4 Mas al séptimo año envió Joiada y tomó jefes de centenas, capitanes, y gente de la guardia, y los metió consigo en la casa de Jehová, e hizo con ellos alianza, juramentándolos en la casa de Jehová; y les mostró el hijo del rey. 5 Y les mandó diciendo: Esto es lo que habéis de hacer: la tercera parte de vosotros tendrá la guardia de la casa del rey el día de reposo. 6 Otra tercera parte estará a la puerta de Shur, y la otra tercera parte a la puerta del postigo de la guardia; así guardaréis la casa, para que no sea allanada. 7 Mas las dos partes de vosotros que salen el día de reposo tendréis la guardia de la casa de Jehová junto al rey. 8 Y estaréis alrededor del rey por todos lados, teniendo cada uno sus armas en las manos; y cualquiera que entrare en las filas, sea muerto. Y estaréis con el rey cuando salga, y cuando entre.

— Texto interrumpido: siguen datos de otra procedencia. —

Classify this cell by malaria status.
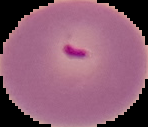
It is parasitized.

image size = 148×127 pixels
image type = segmented cell region with the area outside set to black
preparation = thin blood film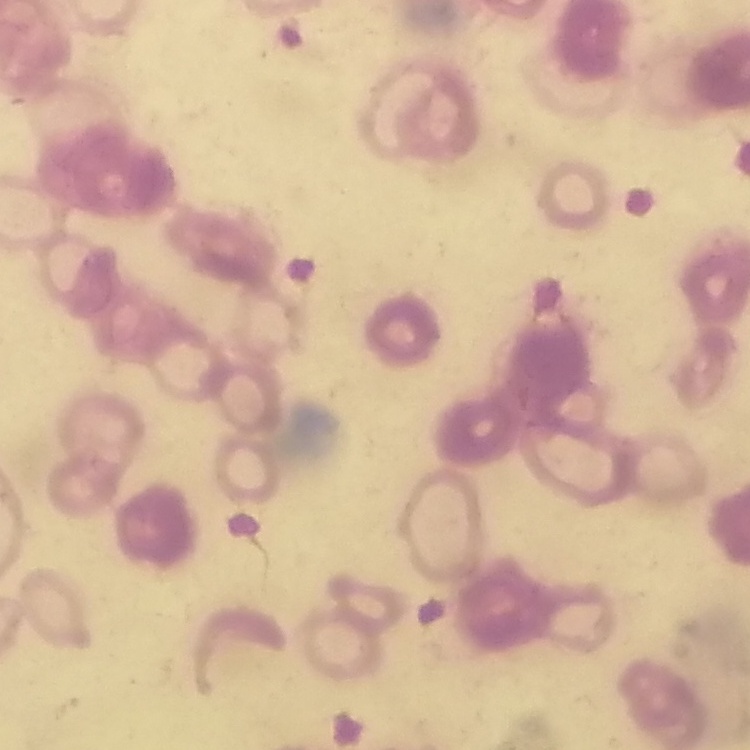
erythrocyte_morphology: rouleaux formation
preparation: thin peripheral smear
stain: Field's or Giemsa
image_type: one tile cut from a larger photomicrographIdentify the cell.
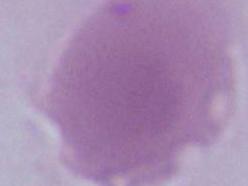
An erythrocyte.

modality = photomicrograph
magnification = 1000x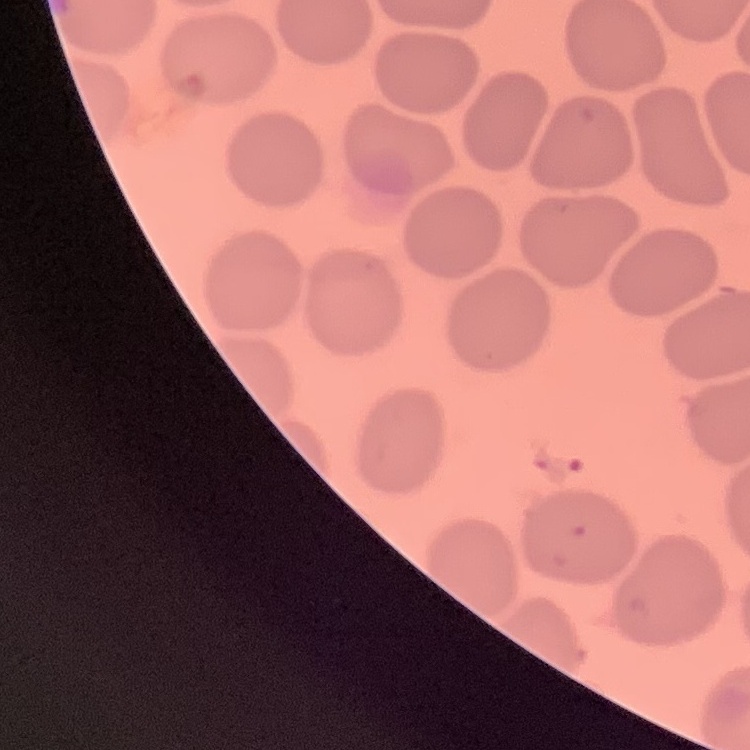
red_blood_cell_morphology: no rouleaux formation
preparation: thin blood film
image_type: one tile cut from a larger photomicrograph
stain: Field's or Giemsa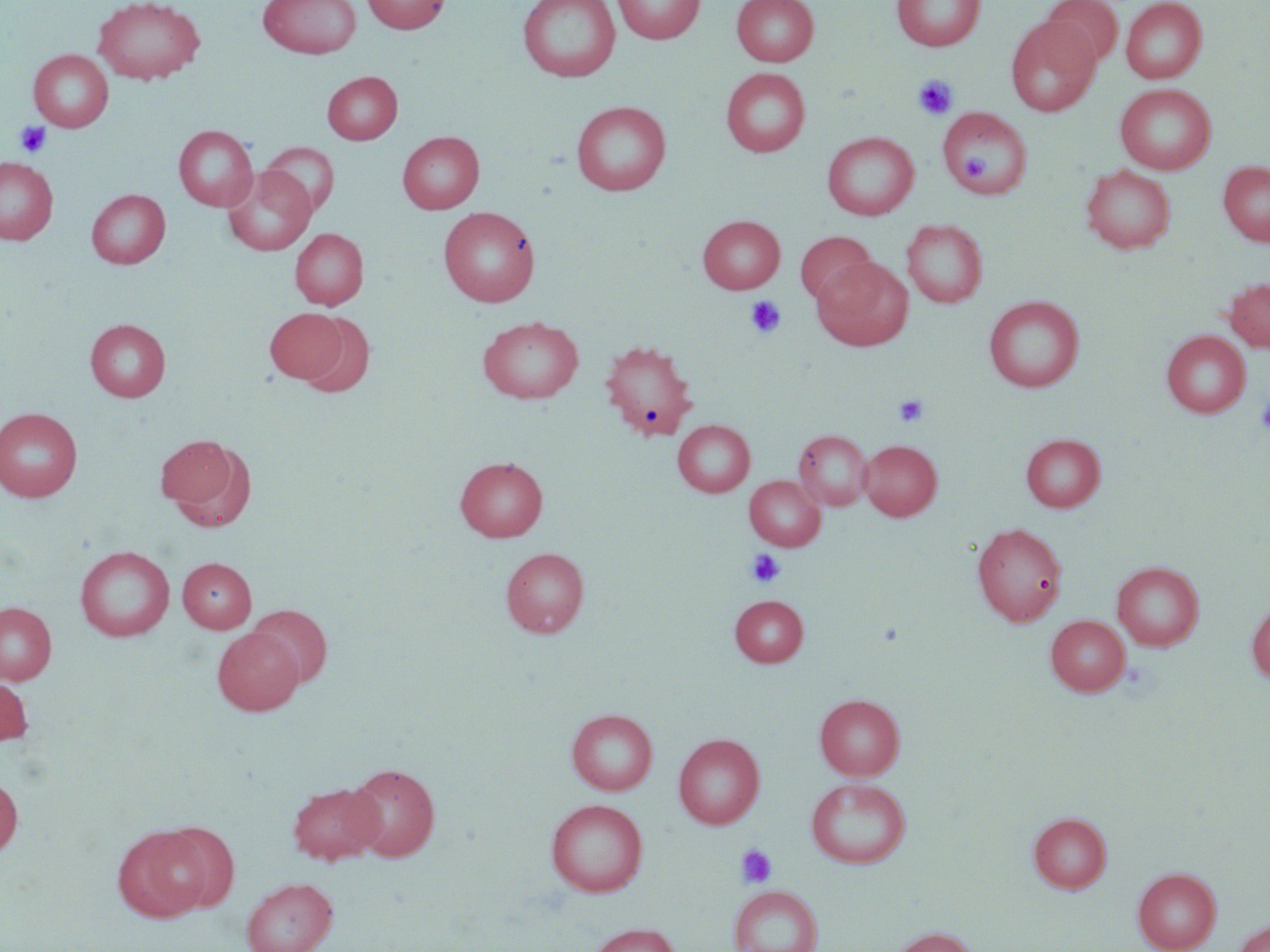 Approximate bounding boxes as (x1,y1)-(x2,y2) corner pairs in pixels. Uninfected red blood cell locations: (92,0)-(206,85), (258,0)-(361,59), (361,0)-(450,34), (517,0)-(621,82), (612,0)-(705,44), (731,0)-(819,66), (892,0)-(985,51), (1043,0)-(1123,68), (1121,0)-(1207,84), (1005,17)-(1101,117), (28,49)-(113,132), (720,68)-(810,157), (323,71)-(401,144), (1115,84)-(1216,175), (571,100)-(672,195), (937,107)-(1032,198), (173,125)-(258,211), (397,131)-(484,213), (822,131)-(919,220), (259,141)-(339,217), (0,157)-(58,245), (1218,161)-(1270,246), (1082,164)-(1176,254), (222,166)-(316,256), (86,189)-(170,268), (438,206)-(540,307), (698,215)-(785,294), (901,219)-(988,308), (290,228)-(368,309), (795,231)-(876,307), (812,256)-(913,350), (1223,278)-(1270,352), (984,296)-(1085,392), (265,307)-(347,383), (297,312)-(376,399), (477,316)-(584,404), (85,318)-(171,401), (1161,330)-(1251,418), (600,338)-(699,439), (0,407)-(83,502), (673,419)-(755,497), (793,429)-(873,511), (155,433)-(249,522), (1021,433)-(1105,512), (859,439)-(942,521), (455,456)-(548,542), (744,476)-(825,551), (971,522)-(1068,626), (74,545)-(175,641), (501,547)-(588,638), (178,558)-(256,633), (1112,561)-(1204,651), (730,595)-(808,667), (0,601)-(56,684), (1247,601)-(1270,685), (246,604)-(333,689), (1045,614)-(1130,695), (212,629)-(303,715), (0,675)-(33,746), (815,694)-(905,780), (566,708)-(657,795), (563,710)-(655,893), (673,733)-(765,829), (345,762)-(440,862), (0,774)-(23,858), (807,778)-(910,868), (288,780)-(382,864), (546,798)-(648,896), (1028,812)-(1112,893), (157,821)-(239,912), (112,826)-(210,922), (1133,867)-(1221,952), (241,877)-(338,952), (729,885)-(823,952), (1234,919)-(1270,952), (588,922)-(681,952), (889,926)-(980,952). Platelet locations: (913,75)-(958,120), (15,121)-(52,158), (744,295)-(786,340), (893,394)-(929,427), (1255,395)-(1270,438), (746,549)-(785,587), (736,844)-(777,888). Slide-level diagnosis: negative for blood parasites. Thin blood film. May-Grünwald-Giemsa-stained preparation. Image is 1270×952 pixels. 1000x magnification. Single field of view. Light microscopy.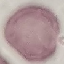

result = no malaria parasites detected
preparation = thin blood smear
stain = Giemsa
capture = smartphone camera at the microscope eyepiece
image type = automatically extracted cell patch, resized to 64 × 64 pixels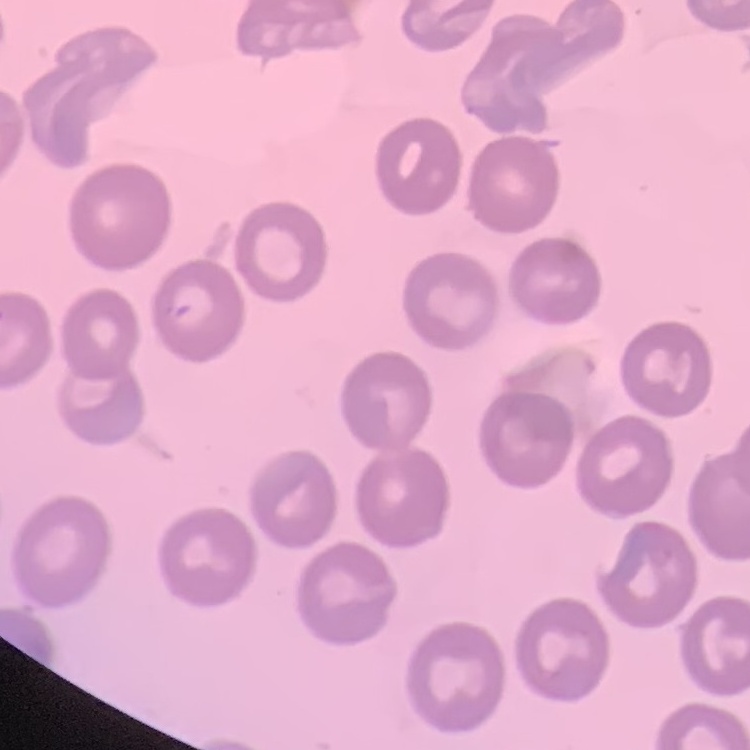

Summary:
  - Red blood cell morphology: no rouleaux formation
  - Stain: Field's or Giemsa
  - Image type: one tile cut from a larger photomicrograph
  - Preparation: thin blood smear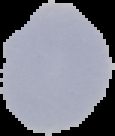

Image is 115×136 pixels. Result: negative for Plasmodium parasites. Cell region segmented out of the field of view; the surrounding area is masked to black. From a thin blood film.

9 Los jefes de centenas, pues, hicieron todo como el sacerdote Joiada les mandó; y tomando cada uno a los suyos, esto es, los que entraban el día de reposo y los que salían el día de reposo, vinieron al sacerdote Joiada. 10 Y el sacerdote dio a los jefes de centenas las lanzas y los escudos que habían sido del rey David, que estaban en la casa de Jehová. 11 Y los de la guardia se pusieron en fila, teniendo cada uno sus armas en sus manos, desde el lado derecho de la casa hasta el lado izquierdo, junto al altar y el templo, en derredor del rey. 12 Sacando luego Joiada al hijo del rey, le puso la corona y el testimonio, y le hicieron rey ungiéndole; y batiendo las manos dijeron: ¡Viva el rey!
13 Oyendo Atalía el estruendo del pueblo que corría, entró al pueblo en el templo de Jehová. 14 Y cuando miró, he aquí que el rey estaba junto a la columna, conforme a la costumbre, y los príncipes y los trompeteros junto al rey; y todo el pueblo del país se regocijaba, y tocaban las trompetas. Entonces Atalía, rasgando sus vestidos, clamó a voz en cuello: ¡Traición, traición! 15 Mas el sacerdote Joiada mandó a los jefes de centenas que gobernaban el ejército, y les dijo: Sacadla fuera del recinto del templo, y al que la siguiere, matadlo a espada. (Porque el sacerdote dijo que no la matasen en el templo de Jehová.) 16 Le abrieron, pues, paso; y en el camino por donde entran los de a caballo a la casa del rey, allí la mataron.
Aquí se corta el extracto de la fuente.